In previous decades, Mocambo was also a top spot for dancing. Kolkatans could let loose on the restaurant’s colourful glass dance floor (revolutionary at the time), and jive to the tunes of a live six-piece band. These days the dance floor, musicians and dancers are a memory, but the original decor of red sofa-style chairs and orange hanging lamps is intact.

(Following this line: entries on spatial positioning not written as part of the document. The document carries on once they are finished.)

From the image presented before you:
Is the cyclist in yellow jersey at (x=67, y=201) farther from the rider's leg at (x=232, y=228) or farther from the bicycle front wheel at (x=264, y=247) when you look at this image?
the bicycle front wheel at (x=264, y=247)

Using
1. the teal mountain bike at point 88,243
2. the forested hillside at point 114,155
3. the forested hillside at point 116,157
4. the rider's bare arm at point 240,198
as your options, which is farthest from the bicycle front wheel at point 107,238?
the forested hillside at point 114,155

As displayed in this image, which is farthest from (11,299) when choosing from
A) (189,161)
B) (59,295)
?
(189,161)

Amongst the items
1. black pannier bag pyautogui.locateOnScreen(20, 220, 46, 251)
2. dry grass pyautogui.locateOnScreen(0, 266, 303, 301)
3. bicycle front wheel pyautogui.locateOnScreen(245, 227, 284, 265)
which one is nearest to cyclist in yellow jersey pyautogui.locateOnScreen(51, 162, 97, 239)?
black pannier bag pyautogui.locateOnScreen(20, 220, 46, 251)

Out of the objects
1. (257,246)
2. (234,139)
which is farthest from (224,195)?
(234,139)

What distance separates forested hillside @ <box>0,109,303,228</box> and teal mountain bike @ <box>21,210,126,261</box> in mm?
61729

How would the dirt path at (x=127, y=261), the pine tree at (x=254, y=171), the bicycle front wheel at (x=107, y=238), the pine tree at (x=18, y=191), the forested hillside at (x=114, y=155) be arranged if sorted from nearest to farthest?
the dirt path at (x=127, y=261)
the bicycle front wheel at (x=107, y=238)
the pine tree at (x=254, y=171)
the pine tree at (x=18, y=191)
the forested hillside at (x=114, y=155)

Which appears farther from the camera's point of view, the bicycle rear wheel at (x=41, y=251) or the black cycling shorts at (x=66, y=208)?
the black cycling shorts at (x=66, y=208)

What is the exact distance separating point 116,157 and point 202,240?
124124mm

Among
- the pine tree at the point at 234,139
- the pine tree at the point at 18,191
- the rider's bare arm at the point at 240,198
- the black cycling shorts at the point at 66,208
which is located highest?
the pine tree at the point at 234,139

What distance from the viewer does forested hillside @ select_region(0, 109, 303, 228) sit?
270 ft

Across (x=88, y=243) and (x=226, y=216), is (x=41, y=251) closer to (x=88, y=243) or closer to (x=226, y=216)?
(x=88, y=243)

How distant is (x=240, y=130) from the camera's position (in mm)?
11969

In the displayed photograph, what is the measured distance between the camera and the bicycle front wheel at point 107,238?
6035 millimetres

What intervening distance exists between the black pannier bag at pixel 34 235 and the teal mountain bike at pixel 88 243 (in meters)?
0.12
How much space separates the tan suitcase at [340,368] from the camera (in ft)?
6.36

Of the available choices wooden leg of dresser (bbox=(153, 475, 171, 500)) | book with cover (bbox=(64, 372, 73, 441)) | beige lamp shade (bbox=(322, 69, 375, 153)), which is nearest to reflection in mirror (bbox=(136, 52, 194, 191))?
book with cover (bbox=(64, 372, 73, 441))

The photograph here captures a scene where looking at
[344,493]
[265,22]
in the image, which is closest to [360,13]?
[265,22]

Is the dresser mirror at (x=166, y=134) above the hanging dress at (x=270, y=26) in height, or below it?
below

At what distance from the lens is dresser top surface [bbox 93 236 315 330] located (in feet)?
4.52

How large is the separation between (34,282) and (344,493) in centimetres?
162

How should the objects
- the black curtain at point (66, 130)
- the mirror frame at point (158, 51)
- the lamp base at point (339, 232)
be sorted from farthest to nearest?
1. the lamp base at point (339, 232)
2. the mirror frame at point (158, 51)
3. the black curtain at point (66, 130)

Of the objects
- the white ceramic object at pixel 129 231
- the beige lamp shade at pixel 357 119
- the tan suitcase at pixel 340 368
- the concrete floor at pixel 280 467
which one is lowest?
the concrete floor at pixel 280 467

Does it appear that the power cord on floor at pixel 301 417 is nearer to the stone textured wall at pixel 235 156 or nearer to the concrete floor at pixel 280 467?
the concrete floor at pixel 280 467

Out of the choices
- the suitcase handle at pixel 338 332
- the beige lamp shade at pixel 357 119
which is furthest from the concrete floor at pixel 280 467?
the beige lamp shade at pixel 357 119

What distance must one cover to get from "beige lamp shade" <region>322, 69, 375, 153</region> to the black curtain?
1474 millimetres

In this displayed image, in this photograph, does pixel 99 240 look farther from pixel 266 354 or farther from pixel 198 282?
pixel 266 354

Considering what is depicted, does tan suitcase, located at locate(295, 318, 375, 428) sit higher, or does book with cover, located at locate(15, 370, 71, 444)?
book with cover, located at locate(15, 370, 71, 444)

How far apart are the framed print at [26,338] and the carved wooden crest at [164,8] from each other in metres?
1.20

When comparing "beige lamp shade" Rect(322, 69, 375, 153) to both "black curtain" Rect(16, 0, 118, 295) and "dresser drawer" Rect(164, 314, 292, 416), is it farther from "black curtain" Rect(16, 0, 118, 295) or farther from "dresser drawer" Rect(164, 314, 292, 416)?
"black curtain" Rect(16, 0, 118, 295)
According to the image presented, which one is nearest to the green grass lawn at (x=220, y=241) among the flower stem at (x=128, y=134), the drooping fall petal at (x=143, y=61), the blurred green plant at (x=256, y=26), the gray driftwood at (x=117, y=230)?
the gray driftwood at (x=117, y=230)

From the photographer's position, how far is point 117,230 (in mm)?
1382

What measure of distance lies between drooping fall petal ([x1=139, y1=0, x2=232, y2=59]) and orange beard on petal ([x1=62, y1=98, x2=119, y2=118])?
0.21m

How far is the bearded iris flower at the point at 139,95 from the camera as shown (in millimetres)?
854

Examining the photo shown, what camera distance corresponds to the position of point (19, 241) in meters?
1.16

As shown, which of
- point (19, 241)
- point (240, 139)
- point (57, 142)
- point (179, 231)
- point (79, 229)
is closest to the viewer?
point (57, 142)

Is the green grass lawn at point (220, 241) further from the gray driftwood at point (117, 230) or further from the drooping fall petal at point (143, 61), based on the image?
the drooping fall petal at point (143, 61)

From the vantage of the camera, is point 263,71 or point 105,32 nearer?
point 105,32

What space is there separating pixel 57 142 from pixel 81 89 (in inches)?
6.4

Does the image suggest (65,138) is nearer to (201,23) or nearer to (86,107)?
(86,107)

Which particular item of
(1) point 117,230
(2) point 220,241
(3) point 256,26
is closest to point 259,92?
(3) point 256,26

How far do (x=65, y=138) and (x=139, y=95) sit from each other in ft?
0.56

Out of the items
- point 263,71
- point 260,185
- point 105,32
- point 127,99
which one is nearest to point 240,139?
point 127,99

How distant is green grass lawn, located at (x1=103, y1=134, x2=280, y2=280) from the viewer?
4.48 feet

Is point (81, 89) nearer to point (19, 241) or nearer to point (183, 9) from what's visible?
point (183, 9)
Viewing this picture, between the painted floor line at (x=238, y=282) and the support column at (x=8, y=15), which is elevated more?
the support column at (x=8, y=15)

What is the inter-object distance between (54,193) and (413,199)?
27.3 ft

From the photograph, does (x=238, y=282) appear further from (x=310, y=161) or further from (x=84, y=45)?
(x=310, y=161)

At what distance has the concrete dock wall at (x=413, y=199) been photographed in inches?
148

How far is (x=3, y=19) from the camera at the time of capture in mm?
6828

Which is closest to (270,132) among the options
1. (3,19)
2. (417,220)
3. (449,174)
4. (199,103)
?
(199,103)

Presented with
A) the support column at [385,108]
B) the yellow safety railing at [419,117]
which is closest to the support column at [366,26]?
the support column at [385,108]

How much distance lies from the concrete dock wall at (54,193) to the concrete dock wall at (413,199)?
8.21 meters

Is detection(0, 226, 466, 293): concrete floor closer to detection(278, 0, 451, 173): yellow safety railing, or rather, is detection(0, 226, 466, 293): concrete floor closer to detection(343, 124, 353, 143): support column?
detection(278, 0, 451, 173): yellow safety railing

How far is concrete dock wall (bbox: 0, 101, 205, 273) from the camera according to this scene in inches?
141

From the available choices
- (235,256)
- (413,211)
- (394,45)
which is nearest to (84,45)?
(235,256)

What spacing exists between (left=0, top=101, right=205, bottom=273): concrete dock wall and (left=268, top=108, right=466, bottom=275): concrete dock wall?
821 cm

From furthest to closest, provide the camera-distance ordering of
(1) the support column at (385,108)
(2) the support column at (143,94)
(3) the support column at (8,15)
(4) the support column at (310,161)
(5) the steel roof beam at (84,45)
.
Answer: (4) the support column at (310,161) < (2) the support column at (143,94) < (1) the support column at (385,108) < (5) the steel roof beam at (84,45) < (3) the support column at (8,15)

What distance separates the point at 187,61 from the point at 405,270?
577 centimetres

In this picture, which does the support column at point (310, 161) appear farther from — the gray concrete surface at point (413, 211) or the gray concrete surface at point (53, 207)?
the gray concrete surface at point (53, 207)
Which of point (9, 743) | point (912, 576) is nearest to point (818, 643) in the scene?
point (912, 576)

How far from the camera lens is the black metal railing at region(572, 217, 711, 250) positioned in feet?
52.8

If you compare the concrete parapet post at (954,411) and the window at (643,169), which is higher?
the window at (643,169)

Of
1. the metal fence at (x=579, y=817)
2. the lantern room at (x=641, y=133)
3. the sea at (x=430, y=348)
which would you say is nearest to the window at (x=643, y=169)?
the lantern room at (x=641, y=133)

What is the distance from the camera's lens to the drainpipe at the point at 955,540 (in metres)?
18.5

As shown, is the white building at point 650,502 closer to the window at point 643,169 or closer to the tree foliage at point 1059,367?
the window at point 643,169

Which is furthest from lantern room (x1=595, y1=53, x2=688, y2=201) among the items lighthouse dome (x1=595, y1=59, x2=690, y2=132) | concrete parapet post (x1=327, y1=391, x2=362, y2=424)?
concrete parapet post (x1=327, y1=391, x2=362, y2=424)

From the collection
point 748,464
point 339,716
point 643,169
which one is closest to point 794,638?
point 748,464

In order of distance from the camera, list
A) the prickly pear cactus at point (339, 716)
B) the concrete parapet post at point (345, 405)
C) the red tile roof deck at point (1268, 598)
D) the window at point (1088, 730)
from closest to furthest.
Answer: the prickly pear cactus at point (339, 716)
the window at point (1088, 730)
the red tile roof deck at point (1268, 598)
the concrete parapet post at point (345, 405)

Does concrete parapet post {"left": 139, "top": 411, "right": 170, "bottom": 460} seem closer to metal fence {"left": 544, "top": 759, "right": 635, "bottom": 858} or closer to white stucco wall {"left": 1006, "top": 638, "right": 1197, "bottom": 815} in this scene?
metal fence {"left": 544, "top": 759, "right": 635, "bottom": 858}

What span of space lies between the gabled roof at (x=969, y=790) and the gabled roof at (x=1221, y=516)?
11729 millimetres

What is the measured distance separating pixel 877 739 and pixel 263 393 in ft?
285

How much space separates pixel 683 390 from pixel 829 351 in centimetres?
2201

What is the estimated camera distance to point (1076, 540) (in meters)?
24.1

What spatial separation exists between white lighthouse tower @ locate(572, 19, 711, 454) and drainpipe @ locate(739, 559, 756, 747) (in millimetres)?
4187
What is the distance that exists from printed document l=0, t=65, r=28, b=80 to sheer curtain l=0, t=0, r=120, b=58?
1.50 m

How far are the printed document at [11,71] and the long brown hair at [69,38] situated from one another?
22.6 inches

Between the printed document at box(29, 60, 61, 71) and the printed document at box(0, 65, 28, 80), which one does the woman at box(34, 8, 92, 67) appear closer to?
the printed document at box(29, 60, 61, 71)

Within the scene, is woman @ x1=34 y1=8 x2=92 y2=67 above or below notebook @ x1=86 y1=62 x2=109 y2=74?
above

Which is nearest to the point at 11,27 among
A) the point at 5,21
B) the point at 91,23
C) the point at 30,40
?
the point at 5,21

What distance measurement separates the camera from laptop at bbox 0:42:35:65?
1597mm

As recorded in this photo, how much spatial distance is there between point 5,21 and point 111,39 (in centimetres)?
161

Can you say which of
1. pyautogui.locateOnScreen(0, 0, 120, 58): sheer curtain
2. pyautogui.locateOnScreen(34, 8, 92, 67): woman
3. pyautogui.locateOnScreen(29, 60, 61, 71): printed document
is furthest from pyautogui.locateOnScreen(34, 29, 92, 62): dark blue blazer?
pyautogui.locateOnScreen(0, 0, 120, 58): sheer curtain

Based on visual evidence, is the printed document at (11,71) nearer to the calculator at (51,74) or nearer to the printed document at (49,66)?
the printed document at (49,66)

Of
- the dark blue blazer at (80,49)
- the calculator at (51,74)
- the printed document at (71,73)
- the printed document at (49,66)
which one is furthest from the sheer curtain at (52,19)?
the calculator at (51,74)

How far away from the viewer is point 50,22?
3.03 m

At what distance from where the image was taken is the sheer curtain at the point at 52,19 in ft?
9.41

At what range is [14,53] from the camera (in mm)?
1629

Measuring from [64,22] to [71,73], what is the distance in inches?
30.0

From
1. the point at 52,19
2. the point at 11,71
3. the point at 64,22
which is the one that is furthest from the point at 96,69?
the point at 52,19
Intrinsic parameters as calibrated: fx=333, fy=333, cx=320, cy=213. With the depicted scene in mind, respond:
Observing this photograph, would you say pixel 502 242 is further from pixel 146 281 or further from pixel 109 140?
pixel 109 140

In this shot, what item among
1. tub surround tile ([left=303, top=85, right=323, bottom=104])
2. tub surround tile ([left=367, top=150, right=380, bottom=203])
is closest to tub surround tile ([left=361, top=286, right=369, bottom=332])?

Fifty years ago, it was not uncommon to see ‘Elvis the Pelvis’ imitations on the dance floor at Trincas, as the restobar was the beating heart of Kolkata’s rock and roll scene. Bands like Savages, the Trojans and Flintstones were in the spotlight, making their teenage and twenty-something audiences groove until dawn. Usha Uthup, a popular playback singer who had a huge fanbase also took to this storied stage, once memorably performing a foot-stomping version of ‘Fever’ in a sari. The Trincas stage is currently graced by an in-house English band called Sweet Agitation, a Hindi band, and sometimes eager members of the audience.
In its heyday, people would queue around the block to get into Trincas. Though it isn’t as popular today, the venue has hosted Bollywood stars including Amitabh Bachchan and Rekha, and continues to draw in music-loving crowds.